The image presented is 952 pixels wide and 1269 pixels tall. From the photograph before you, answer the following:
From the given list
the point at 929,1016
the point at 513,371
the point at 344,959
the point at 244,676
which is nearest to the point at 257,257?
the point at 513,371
┄┄┄┄┄┄┄┄┄┄┄┄┄┄┄┄┄┄┄┄
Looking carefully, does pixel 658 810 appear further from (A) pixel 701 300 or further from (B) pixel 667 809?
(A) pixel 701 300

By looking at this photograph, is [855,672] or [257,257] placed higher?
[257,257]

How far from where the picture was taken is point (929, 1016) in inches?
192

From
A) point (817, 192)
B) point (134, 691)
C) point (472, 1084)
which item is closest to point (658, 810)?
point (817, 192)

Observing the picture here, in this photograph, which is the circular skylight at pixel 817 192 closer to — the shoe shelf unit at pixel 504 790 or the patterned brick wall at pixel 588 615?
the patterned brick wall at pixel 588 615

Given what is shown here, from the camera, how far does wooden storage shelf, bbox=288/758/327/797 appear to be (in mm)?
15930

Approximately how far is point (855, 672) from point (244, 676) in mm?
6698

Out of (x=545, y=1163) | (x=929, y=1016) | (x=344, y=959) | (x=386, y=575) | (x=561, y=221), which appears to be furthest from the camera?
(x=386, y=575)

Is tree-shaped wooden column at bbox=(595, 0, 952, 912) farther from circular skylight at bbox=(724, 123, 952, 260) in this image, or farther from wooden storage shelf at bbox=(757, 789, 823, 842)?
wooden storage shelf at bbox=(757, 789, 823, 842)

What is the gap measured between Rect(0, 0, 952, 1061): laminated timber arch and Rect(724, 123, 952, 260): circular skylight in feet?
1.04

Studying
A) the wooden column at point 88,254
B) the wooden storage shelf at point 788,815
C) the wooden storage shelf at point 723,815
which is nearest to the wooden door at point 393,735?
┄┄┄┄┄┄┄┄┄┄┄┄┄┄┄┄┄┄┄┄
Set task: Write out verbatim the lines of the items starting at the line that contains "What is the" and ending at the line that contains "which is nearest to the wooden", with both of those lines included.

Output of the task:
What is the gap measured between Rect(0, 0, 952, 1061): laminated timber arch and Rect(724, 123, 952, 260): circular skylight in feet?
1.04

Studying
A) the wooden column at point 88,254
B) the wooden storage shelf at point 788,815
C) the wooden storage shelf at point 723,815
which is nearest to the wooden door at point 393,735?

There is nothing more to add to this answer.